COMP 602 - NEURAL MACHINE LEARNING AND DATA MINING II
Department: Computer Science
Graduate
Description: Advanced topics in ANN theories, with a focus on learning high-dimensional complex manifolds with neural maps (Self-Organizing Maps, Learning Vector Quantizers and variants). Application to data mining, clustering, classification, dimension reduction, sparse representation. The course will be a mix of lectures and seminar discussions with active student participation, based on most recent research publications. Students will have access to professional software environment to implement theories. Crosslist: ELEC 602, STAT 602. Repeatable for Credit.
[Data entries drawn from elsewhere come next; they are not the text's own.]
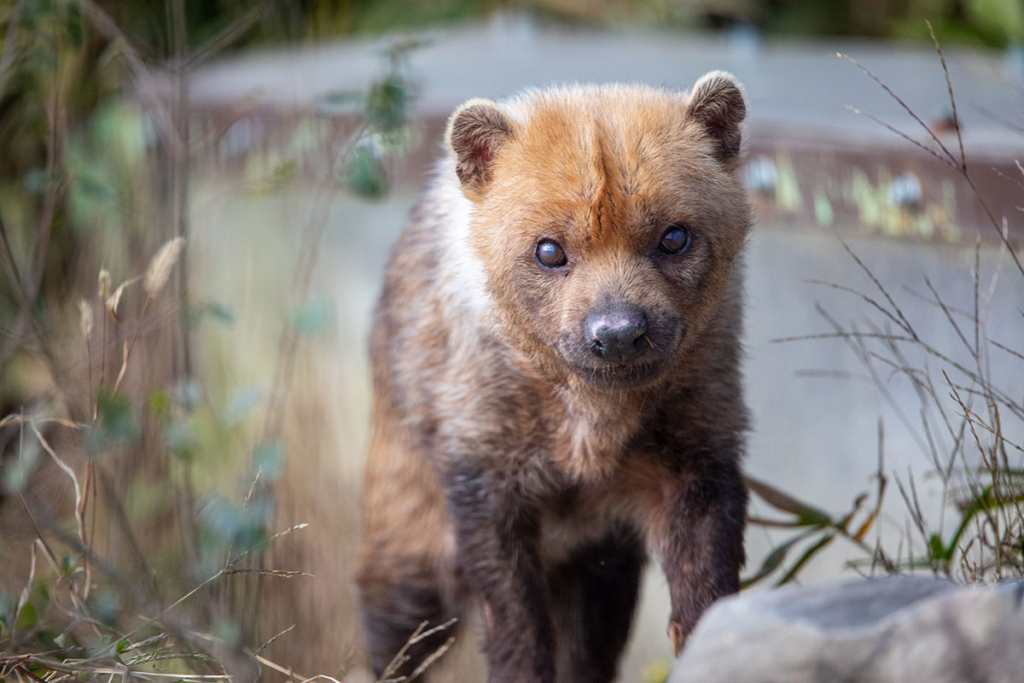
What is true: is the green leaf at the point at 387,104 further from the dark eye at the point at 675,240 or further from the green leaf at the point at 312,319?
the dark eye at the point at 675,240

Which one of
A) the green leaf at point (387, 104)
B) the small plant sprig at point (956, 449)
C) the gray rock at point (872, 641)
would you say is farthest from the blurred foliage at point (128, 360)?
the small plant sprig at point (956, 449)

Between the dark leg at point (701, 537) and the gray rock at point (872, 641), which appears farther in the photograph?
the dark leg at point (701, 537)

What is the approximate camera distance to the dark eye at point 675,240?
3.08m

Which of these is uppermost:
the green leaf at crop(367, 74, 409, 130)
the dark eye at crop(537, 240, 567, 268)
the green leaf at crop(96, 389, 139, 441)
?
the green leaf at crop(367, 74, 409, 130)

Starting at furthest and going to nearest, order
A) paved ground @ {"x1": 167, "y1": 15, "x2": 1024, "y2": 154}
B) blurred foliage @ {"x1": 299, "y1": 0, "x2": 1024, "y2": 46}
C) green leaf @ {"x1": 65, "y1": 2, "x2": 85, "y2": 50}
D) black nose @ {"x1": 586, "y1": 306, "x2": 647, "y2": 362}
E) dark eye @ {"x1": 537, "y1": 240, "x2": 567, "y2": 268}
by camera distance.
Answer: blurred foliage @ {"x1": 299, "y1": 0, "x2": 1024, "y2": 46}, paved ground @ {"x1": 167, "y1": 15, "x2": 1024, "y2": 154}, green leaf @ {"x1": 65, "y1": 2, "x2": 85, "y2": 50}, dark eye @ {"x1": 537, "y1": 240, "x2": 567, "y2": 268}, black nose @ {"x1": 586, "y1": 306, "x2": 647, "y2": 362}

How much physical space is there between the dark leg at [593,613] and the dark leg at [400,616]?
49 centimetres

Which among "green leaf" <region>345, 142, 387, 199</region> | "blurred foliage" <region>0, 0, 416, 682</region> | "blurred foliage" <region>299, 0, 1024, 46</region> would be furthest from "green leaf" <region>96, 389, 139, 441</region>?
"blurred foliage" <region>299, 0, 1024, 46</region>

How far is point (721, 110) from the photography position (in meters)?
3.34

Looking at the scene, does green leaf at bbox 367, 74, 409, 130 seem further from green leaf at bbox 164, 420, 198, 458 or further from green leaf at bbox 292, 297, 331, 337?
green leaf at bbox 164, 420, 198, 458

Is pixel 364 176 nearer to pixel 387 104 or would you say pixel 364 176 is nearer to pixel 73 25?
pixel 387 104

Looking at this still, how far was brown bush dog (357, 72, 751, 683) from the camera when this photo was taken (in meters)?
3.05

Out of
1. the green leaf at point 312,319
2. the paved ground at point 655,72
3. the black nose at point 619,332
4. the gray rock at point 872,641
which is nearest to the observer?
the gray rock at point 872,641

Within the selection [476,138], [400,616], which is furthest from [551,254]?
[400,616]

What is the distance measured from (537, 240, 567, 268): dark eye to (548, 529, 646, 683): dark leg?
1.37m
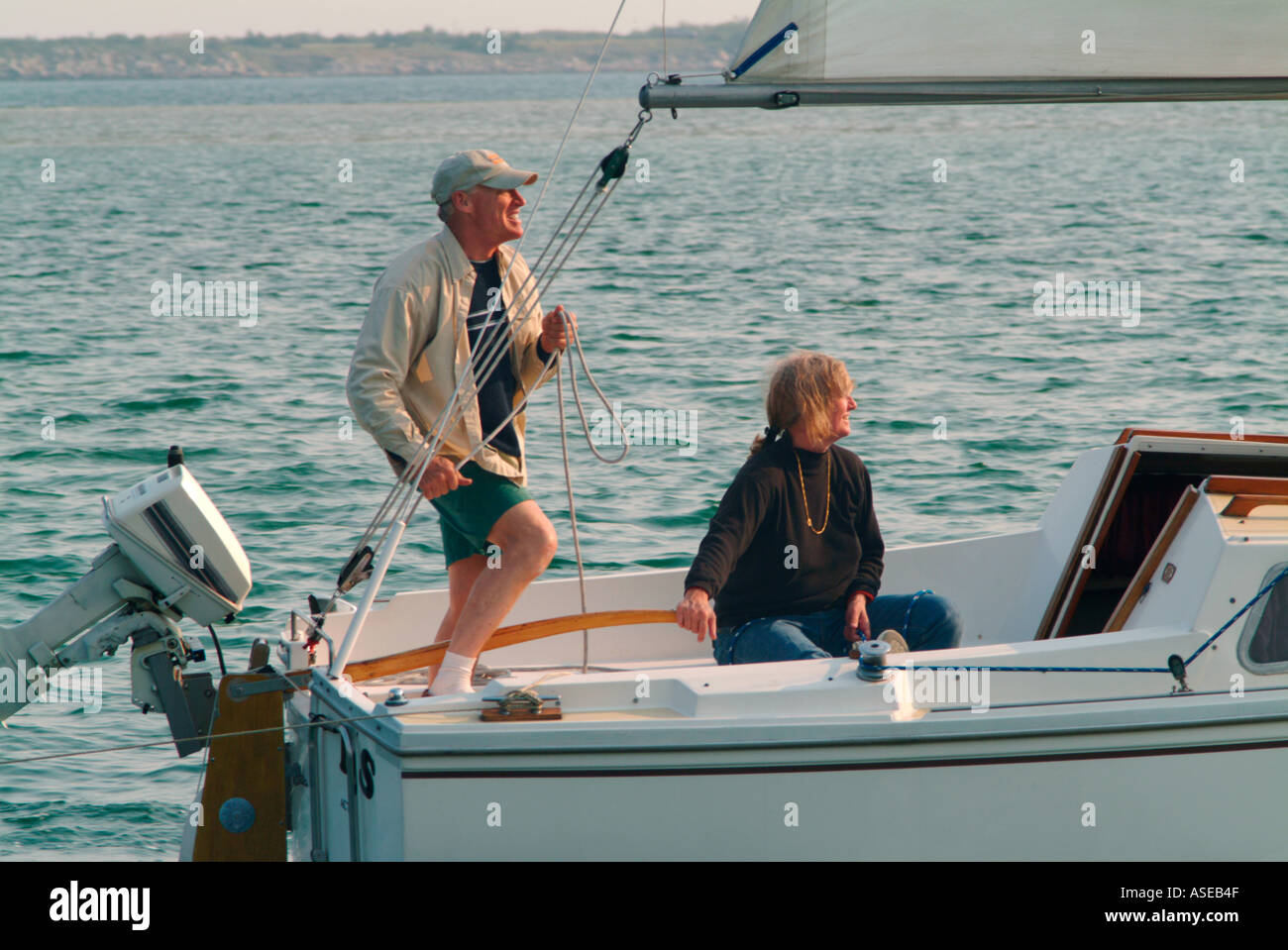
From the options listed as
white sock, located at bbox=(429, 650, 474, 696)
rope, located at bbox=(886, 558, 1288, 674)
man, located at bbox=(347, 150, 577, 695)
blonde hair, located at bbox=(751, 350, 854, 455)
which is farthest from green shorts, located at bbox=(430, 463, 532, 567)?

CAAM 416 - NEURAL COMPUTATION
Department: Computational & Applied Math
Undergraduate
Description: How does the brain work? Understanding the brain requires sophisticated theories to make sense of the collective actions of billions of neurons and trillions of synapses. Word theories are not enough; we need mathematical theories. The goal of this course is to provide an introduction to the mathematical theories of learning and computation by neural systems. These theories use concepts from dynamical systems (attractors, oscillations, chaos) and concepts from statistics (information, uncertainty, inference) to relate the dynamics and functions of neural networks. We will apply these theories to sensory computation, learning and memory, and motor control. Students will learn to formalize and mathematically answer questions about neural computations, including “what does a network compute?”, “how does it compute?”, and “why does it compute that way?” Prerequisites: knowledge of calculus, linear algebra, and probability and statistics. Cross-list: ELEC 489, NEUR 416.